McDonald’s is one of the emblems of the bogeyman, globalization. In an essay on McDonald’s in Moscow, Melissa L. Caldwell complicates this picture in a number of ways. In a number of ways, “McDonald’s has been more fully domesticated” and thus has “lost its distinctiveness as something alien and visible and has instead become part of everyday life.” She reports that teenage Russians now identify “McDonald’s hamburgers” as a traditional Russian food, since it is so much a part of their world; by contrast, she describes older Russians making home-made “hamburgers” of fried cabbage and bread.
McDonald’s is treated as a kind of shelter by homeless Russians, whom Caldwell has observed “using the bathrooms to bathe themselves and to wash their clothes and dishes.” They don’t have to sneak past the manager either: “Street children also find the restaurants to be safe havens. The store managers of a central Moscow McDonald’s allow these children to sit at the tables and eat food that has been left on diners’ trays.” This is a very Russian fast food experience.
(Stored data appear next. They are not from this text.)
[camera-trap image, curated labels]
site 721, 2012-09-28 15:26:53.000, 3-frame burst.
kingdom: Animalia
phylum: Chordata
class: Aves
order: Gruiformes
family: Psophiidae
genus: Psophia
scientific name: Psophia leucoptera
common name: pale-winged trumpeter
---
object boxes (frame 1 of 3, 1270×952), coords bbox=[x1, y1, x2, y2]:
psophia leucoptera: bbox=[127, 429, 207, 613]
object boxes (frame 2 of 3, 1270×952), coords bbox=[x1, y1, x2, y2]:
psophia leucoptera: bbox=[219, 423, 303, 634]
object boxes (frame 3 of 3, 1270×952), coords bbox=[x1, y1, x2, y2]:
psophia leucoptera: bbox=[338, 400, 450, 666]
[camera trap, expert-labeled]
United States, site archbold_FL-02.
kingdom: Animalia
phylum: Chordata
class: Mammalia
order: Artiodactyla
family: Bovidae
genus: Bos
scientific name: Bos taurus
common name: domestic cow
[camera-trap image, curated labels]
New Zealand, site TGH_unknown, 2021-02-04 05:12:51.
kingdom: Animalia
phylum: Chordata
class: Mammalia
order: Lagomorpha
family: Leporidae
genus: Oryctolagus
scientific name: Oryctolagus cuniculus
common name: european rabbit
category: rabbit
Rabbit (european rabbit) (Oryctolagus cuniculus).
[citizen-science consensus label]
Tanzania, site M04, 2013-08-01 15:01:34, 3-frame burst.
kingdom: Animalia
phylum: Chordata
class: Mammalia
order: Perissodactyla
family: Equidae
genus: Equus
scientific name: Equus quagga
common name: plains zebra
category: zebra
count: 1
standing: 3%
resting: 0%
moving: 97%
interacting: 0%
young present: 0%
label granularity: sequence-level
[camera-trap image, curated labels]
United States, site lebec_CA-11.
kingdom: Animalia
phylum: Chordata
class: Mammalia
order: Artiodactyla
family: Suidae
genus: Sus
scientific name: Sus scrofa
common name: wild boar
McDonald’s has come to play the role that pubs play in England, a public living room where friends, relatives, and colleagues gather for an evening. Coffee shops are “impersonal and generic settings” for Russians, but “they continue to approach McDonald’s as a trusted social space where they gather with friends and relax.”
This is not exactly McDonaldization; it’s the Russification of McDonald’s, an example of what some sociologists have taken to called “glocalization.”